We’re currently leveraging AI, machine learning and algorithms in the pursuit of superior performance in investing strategies, more personalised portfolio designs, and more efficient and automated back-office operations. This comes via using these technologies to improve data extraction and standardisation, while also reducing exception handling by capturing and rectifying data errors before they necessitate costly remediation.

This is the more common pathway for wealth managers to apply such advanced tools in a transformative way. This is because the use of AI in areas like DevOps, pure development, quality assurance, and administration enable these areas to become far more automated, frictionless, and optimised, changing the role of people from one of execution to one of governance, oversight, and enhancement.

On the engagement side, AI already has a significant role to play in helping firms build more frictionless onboarding and engagement journeys and ensuring that bad actors find it very difficult to create denial of service or data intrusion problems. AI can also help with client needs by enabling advisers to identify the next best action for clients via their preferences more quickly and to initiate recommendations that can consider a greater variation of attributes.

We have looked at the possibility of pushing AI through large learning models such as ChatGPT into the front office but have seen the industry is not fully comfortable around some of the risks related to machine-based decision support and recommendations within highly regulated functions. Nonetheless, we have clients that are developing investment strategies that leverage pattern recognition to deliver improved risk/reward designs managing portfolios through our investment management solutions, having incorporated our optimisation algorithms to achieve strategic and tactical asset allocation for optimal model portfolios.

Digital onboarding and digital transformation

The wealth management industry has two huge opportunities that it is likely to fully meet only through digital transformation as well as the further advancement of digital onboarding. The first of these relates to the generational wealth transfer happening around the world, which will see, for the first time, digital natives become the dominant wealth accumulators in the population. While their direct ownership is still very small relative to baby boomers today, they represent the future for the wealth management industry, and thus look toward digital-first and hybrid solution designs for investment solutions and financial advisory.

These individuals are coming into the market where they – and the regulators – want to see digital solutions provide greater rather than less care, and support sustainability and suitability in terms of products and services in a more personalised way. Digital onboarding offers the best way to gather the intelligence needed to understand client objectives, preferences and needs and offer the right solutions in time at the right cost.
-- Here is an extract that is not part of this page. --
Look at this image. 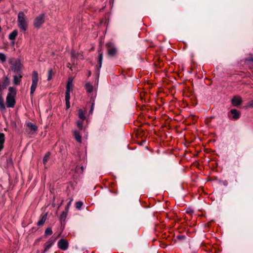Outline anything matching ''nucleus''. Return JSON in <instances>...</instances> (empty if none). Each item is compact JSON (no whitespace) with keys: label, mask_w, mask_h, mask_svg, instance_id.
Instances as JSON below:
<instances>
[{"label":"nucleus","mask_w":253,"mask_h":253,"mask_svg":"<svg viewBox=\"0 0 253 253\" xmlns=\"http://www.w3.org/2000/svg\"><path fill=\"white\" fill-rule=\"evenodd\" d=\"M85 87L87 91L90 93L93 91V86L92 85L89 83H87L85 84Z\"/></svg>","instance_id":"f3484780"},{"label":"nucleus","mask_w":253,"mask_h":253,"mask_svg":"<svg viewBox=\"0 0 253 253\" xmlns=\"http://www.w3.org/2000/svg\"><path fill=\"white\" fill-rule=\"evenodd\" d=\"M49 156H50V153L48 152L46 154V155L44 157V158L43 159V163L44 165H46V162L48 160Z\"/></svg>","instance_id":"aec40b11"},{"label":"nucleus","mask_w":253,"mask_h":253,"mask_svg":"<svg viewBox=\"0 0 253 253\" xmlns=\"http://www.w3.org/2000/svg\"><path fill=\"white\" fill-rule=\"evenodd\" d=\"M53 72L52 69H49L48 72L47 80H50L52 79Z\"/></svg>","instance_id":"393cba45"},{"label":"nucleus","mask_w":253,"mask_h":253,"mask_svg":"<svg viewBox=\"0 0 253 253\" xmlns=\"http://www.w3.org/2000/svg\"><path fill=\"white\" fill-rule=\"evenodd\" d=\"M79 117L82 120H84L85 118L84 112L82 110H80L79 111Z\"/></svg>","instance_id":"b1692460"},{"label":"nucleus","mask_w":253,"mask_h":253,"mask_svg":"<svg viewBox=\"0 0 253 253\" xmlns=\"http://www.w3.org/2000/svg\"><path fill=\"white\" fill-rule=\"evenodd\" d=\"M46 217H47L46 214H45L42 215V216L41 217V218L37 223L38 225H39V226L42 225L43 224V223H44V222L45 221Z\"/></svg>","instance_id":"4468645a"},{"label":"nucleus","mask_w":253,"mask_h":253,"mask_svg":"<svg viewBox=\"0 0 253 253\" xmlns=\"http://www.w3.org/2000/svg\"><path fill=\"white\" fill-rule=\"evenodd\" d=\"M72 201V200H71L68 203L67 205V207H66V211H68V209L71 204V202Z\"/></svg>","instance_id":"72a5a7b5"},{"label":"nucleus","mask_w":253,"mask_h":253,"mask_svg":"<svg viewBox=\"0 0 253 253\" xmlns=\"http://www.w3.org/2000/svg\"><path fill=\"white\" fill-rule=\"evenodd\" d=\"M94 103L92 102L91 107L90 110V113H92L94 109Z\"/></svg>","instance_id":"f704fd0d"},{"label":"nucleus","mask_w":253,"mask_h":253,"mask_svg":"<svg viewBox=\"0 0 253 253\" xmlns=\"http://www.w3.org/2000/svg\"><path fill=\"white\" fill-rule=\"evenodd\" d=\"M83 202H82L81 201L77 202L76 204V208L78 209H80V208L83 206Z\"/></svg>","instance_id":"c85d7f7f"},{"label":"nucleus","mask_w":253,"mask_h":253,"mask_svg":"<svg viewBox=\"0 0 253 253\" xmlns=\"http://www.w3.org/2000/svg\"><path fill=\"white\" fill-rule=\"evenodd\" d=\"M250 61H253V55H251V57L246 58L245 60L246 62Z\"/></svg>","instance_id":"2f4dec72"},{"label":"nucleus","mask_w":253,"mask_h":253,"mask_svg":"<svg viewBox=\"0 0 253 253\" xmlns=\"http://www.w3.org/2000/svg\"><path fill=\"white\" fill-rule=\"evenodd\" d=\"M73 89V79L69 78L66 85L67 92H70Z\"/></svg>","instance_id":"9b49d317"},{"label":"nucleus","mask_w":253,"mask_h":253,"mask_svg":"<svg viewBox=\"0 0 253 253\" xmlns=\"http://www.w3.org/2000/svg\"><path fill=\"white\" fill-rule=\"evenodd\" d=\"M52 233V230L50 228H47L45 231V235H49Z\"/></svg>","instance_id":"a878e982"},{"label":"nucleus","mask_w":253,"mask_h":253,"mask_svg":"<svg viewBox=\"0 0 253 253\" xmlns=\"http://www.w3.org/2000/svg\"><path fill=\"white\" fill-rule=\"evenodd\" d=\"M74 136L76 140V141L79 143L82 142V136L80 135V132L77 130H74L73 131Z\"/></svg>","instance_id":"1a4fd4ad"},{"label":"nucleus","mask_w":253,"mask_h":253,"mask_svg":"<svg viewBox=\"0 0 253 253\" xmlns=\"http://www.w3.org/2000/svg\"><path fill=\"white\" fill-rule=\"evenodd\" d=\"M9 84V79L7 77H5L2 84L1 85V87L2 89L5 88Z\"/></svg>","instance_id":"2eb2a0df"},{"label":"nucleus","mask_w":253,"mask_h":253,"mask_svg":"<svg viewBox=\"0 0 253 253\" xmlns=\"http://www.w3.org/2000/svg\"><path fill=\"white\" fill-rule=\"evenodd\" d=\"M102 60H103V53L101 52V53H100L99 54L98 62L99 63V68H100L101 67Z\"/></svg>","instance_id":"412c9836"},{"label":"nucleus","mask_w":253,"mask_h":253,"mask_svg":"<svg viewBox=\"0 0 253 253\" xmlns=\"http://www.w3.org/2000/svg\"><path fill=\"white\" fill-rule=\"evenodd\" d=\"M20 69H21V64H20V62H16L13 67V69L14 70V71L15 72H16V71L18 72V71H20Z\"/></svg>","instance_id":"6ab92c4d"},{"label":"nucleus","mask_w":253,"mask_h":253,"mask_svg":"<svg viewBox=\"0 0 253 253\" xmlns=\"http://www.w3.org/2000/svg\"><path fill=\"white\" fill-rule=\"evenodd\" d=\"M58 246L60 249L66 250L68 247V243L64 239H61L58 242Z\"/></svg>","instance_id":"423d86ee"},{"label":"nucleus","mask_w":253,"mask_h":253,"mask_svg":"<svg viewBox=\"0 0 253 253\" xmlns=\"http://www.w3.org/2000/svg\"><path fill=\"white\" fill-rule=\"evenodd\" d=\"M72 56L75 57V55L74 54V53L73 52H72Z\"/></svg>","instance_id":"e433bc0d"},{"label":"nucleus","mask_w":253,"mask_h":253,"mask_svg":"<svg viewBox=\"0 0 253 253\" xmlns=\"http://www.w3.org/2000/svg\"><path fill=\"white\" fill-rule=\"evenodd\" d=\"M188 212L189 213H193V211L192 210H189V211H188Z\"/></svg>","instance_id":"c9c22d12"},{"label":"nucleus","mask_w":253,"mask_h":253,"mask_svg":"<svg viewBox=\"0 0 253 253\" xmlns=\"http://www.w3.org/2000/svg\"><path fill=\"white\" fill-rule=\"evenodd\" d=\"M27 130H29L31 133H33L37 130V127L32 123H28L27 124Z\"/></svg>","instance_id":"6e6552de"},{"label":"nucleus","mask_w":253,"mask_h":253,"mask_svg":"<svg viewBox=\"0 0 253 253\" xmlns=\"http://www.w3.org/2000/svg\"><path fill=\"white\" fill-rule=\"evenodd\" d=\"M77 125L78 127L80 129H82L83 128V122L81 121H78L77 122Z\"/></svg>","instance_id":"cd10ccee"},{"label":"nucleus","mask_w":253,"mask_h":253,"mask_svg":"<svg viewBox=\"0 0 253 253\" xmlns=\"http://www.w3.org/2000/svg\"><path fill=\"white\" fill-rule=\"evenodd\" d=\"M68 211H63L61 215H60V219L61 220H64L67 216Z\"/></svg>","instance_id":"4be33fe9"},{"label":"nucleus","mask_w":253,"mask_h":253,"mask_svg":"<svg viewBox=\"0 0 253 253\" xmlns=\"http://www.w3.org/2000/svg\"><path fill=\"white\" fill-rule=\"evenodd\" d=\"M44 21V15L43 14H41L38 16H37L34 21V26L36 27L39 28Z\"/></svg>","instance_id":"20e7f679"},{"label":"nucleus","mask_w":253,"mask_h":253,"mask_svg":"<svg viewBox=\"0 0 253 253\" xmlns=\"http://www.w3.org/2000/svg\"><path fill=\"white\" fill-rule=\"evenodd\" d=\"M242 101V98L239 96H234L231 100L232 104L234 106H238L240 105L241 104Z\"/></svg>","instance_id":"0eeeda50"},{"label":"nucleus","mask_w":253,"mask_h":253,"mask_svg":"<svg viewBox=\"0 0 253 253\" xmlns=\"http://www.w3.org/2000/svg\"><path fill=\"white\" fill-rule=\"evenodd\" d=\"M54 241H52L51 240H49L48 242H47L45 245H44V250L43 252V253L47 251L52 246L54 243Z\"/></svg>","instance_id":"f8f14e48"},{"label":"nucleus","mask_w":253,"mask_h":253,"mask_svg":"<svg viewBox=\"0 0 253 253\" xmlns=\"http://www.w3.org/2000/svg\"><path fill=\"white\" fill-rule=\"evenodd\" d=\"M21 78L22 76L21 75L13 76V84L15 85L20 84Z\"/></svg>","instance_id":"ddd939ff"},{"label":"nucleus","mask_w":253,"mask_h":253,"mask_svg":"<svg viewBox=\"0 0 253 253\" xmlns=\"http://www.w3.org/2000/svg\"><path fill=\"white\" fill-rule=\"evenodd\" d=\"M17 24L18 27L23 31H26L28 27V22L24 13L21 11L18 15Z\"/></svg>","instance_id":"f03ea898"},{"label":"nucleus","mask_w":253,"mask_h":253,"mask_svg":"<svg viewBox=\"0 0 253 253\" xmlns=\"http://www.w3.org/2000/svg\"><path fill=\"white\" fill-rule=\"evenodd\" d=\"M109 55L113 56L117 52V49L112 43H108L106 45Z\"/></svg>","instance_id":"39448f33"},{"label":"nucleus","mask_w":253,"mask_h":253,"mask_svg":"<svg viewBox=\"0 0 253 253\" xmlns=\"http://www.w3.org/2000/svg\"><path fill=\"white\" fill-rule=\"evenodd\" d=\"M230 113L233 115L232 119L234 120H237L239 118L240 113L236 109H231Z\"/></svg>","instance_id":"9d476101"},{"label":"nucleus","mask_w":253,"mask_h":253,"mask_svg":"<svg viewBox=\"0 0 253 253\" xmlns=\"http://www.w3.org/2000/svg\"><path fill=\"white\" fill-rule=\"evenodd\" d=\"M70 64H69H69H68V65L67 66V67H68V68H70Z\"/></svg>","instance_id":"4c0bfd02"},{"label":"nucleus","mask_w":253,"mask_h":253,"mask_svg":"<svg viewBox=\"0 0 253 253\" xmlns=\"http://www.w3.org/2000/svg\"><path fill=\"white\" fill-rule=\"evenodd\" d=\"M247 106L250 108H253V100L248 102Z\"/></svg>","instance_id":"7c9ffc66"},{"label":"nucleus","mask_w":253,"mask_h":253,"mask_svg":"<svg viewBox=\"0 0 253 253\" xmlns=\"http://www.w3.org/2000/svg\"><path fill=\"white\" fill-rule=\"evenodd\" d=\"M65 101L66 108L67 109H69L70 107V100H65Z\"/></svg>","instance_id":"473e14b6"},{"label":"nucleus","mask_w":253,"mask_h":253,"mask_svg":"<svg viewBox=\"0 0 253 253\" xmlns=\"http://www.w3.org/2000/svg\"><path fill=\"white\" fill-rule=\"evenodd\" d=\"M39 81L38 73L37 71H34L32 74V85L30 89L31 95L33 94L36 90Z\"/></svg>","instance_id":"7ed1b4c3"},{"label":"nucleus","mask_w":253,"mask_h":253,"mask_svg":"<svg viewBox=\"0 0 253 253\" xmlns=\"http://www.w3.org/2000/svg\"><path fill=\"white\" fill-rule=\"evenodd\" d=\"M70 92L66 91L65 100H70Z\"/></svg>","instance_id":"c756f323"},{"label":"nucleus","mask_w":253,"mask_h":253,"mask_svg":"<svg viewBox=\"0 0 253 253\" xmlns=\"http://www.w3.org/2000/svg\"><path fill=\"white\" fill-rule=\"evenodd\" d=\"M6 56L3 53H0V60L1 61V62H4L6 60Z\"/></svg>","instance_id":"5701e85b"},{"label":"nucleus","mask_w":253,"mask_h":253,"mask_svg":"<svg viewBox=\"0 0 253 253\" xmlns=\"http://www.w3.org/2000/svg\"><path fill=\"white\" fill-rule=\"evenodd\" d=\"M0 107L1 109H4L5 108L3 100L1 96V94H0Z\"/></svg>","instance_id":"bb28decb"},{"label":"nucleus","mask_w":253,"mask_h":253,"mask_svg":"<svg viewBox=\"0 0 253 253\" xmlns=\"http://www.w3.org/2000/svg\"><path fill=\"white\" fill-rule=\"evenodd\" d=\"M4 141V135L3 133H0V151L3 148V144Z\"/></svg>","instance_id":"a211bd4d"},{"label":"nucleus","mask_w":253,"mask_h":253,"mask_svg":"<svg viewBox=\"0 0 253 253\" xmlns=\"http://www.w3.org/2000/svg\"><path fill=\"white\" fill-rule=\"evenodd\" d=\"M8 90L9 92L6 97V105L7 107H13L15 103L16 89L13 87H10Z\"/></svg>","instance_id":"f257e3e1"},{"label":"nucleus","mask_w":253,"mask_h":253,"mask_svg":"<svg viewBox=\"0 0 253 253\" xmlns=\"http://www.w3.org/2000/svg\"><path fill=\"white\" fill-rule=\"evenodd\" d=\"M17 30H14L12 32H11L9 35V39L10 40H14L15 39L16 36H17Z\"/></svg>","instance_id":"dca6fc26"}]
</instances>
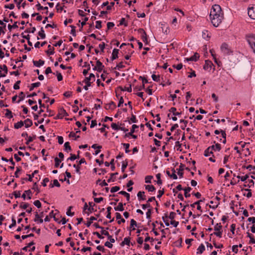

At the same time, as this group is growing in importance, baby boomers are living longer, and requiring more complex financial planning in retirement. This creates a huge opportunity for the industry to not only extend and expand its service and solution relationship to assist with wealth preservation and income generation, but also to deliver investment services that can bridge the age divide.

Objectway Blue quote

Manual processing, as opposed to digital engagement, and intelligent automation, in the client lifecycle represents not only a significant barrier to profitability, but also to client satisfaction and trust. Firms need to optimise their business configuration to take advantage of technology advancement and excellence in outsourcing where it exists and scales.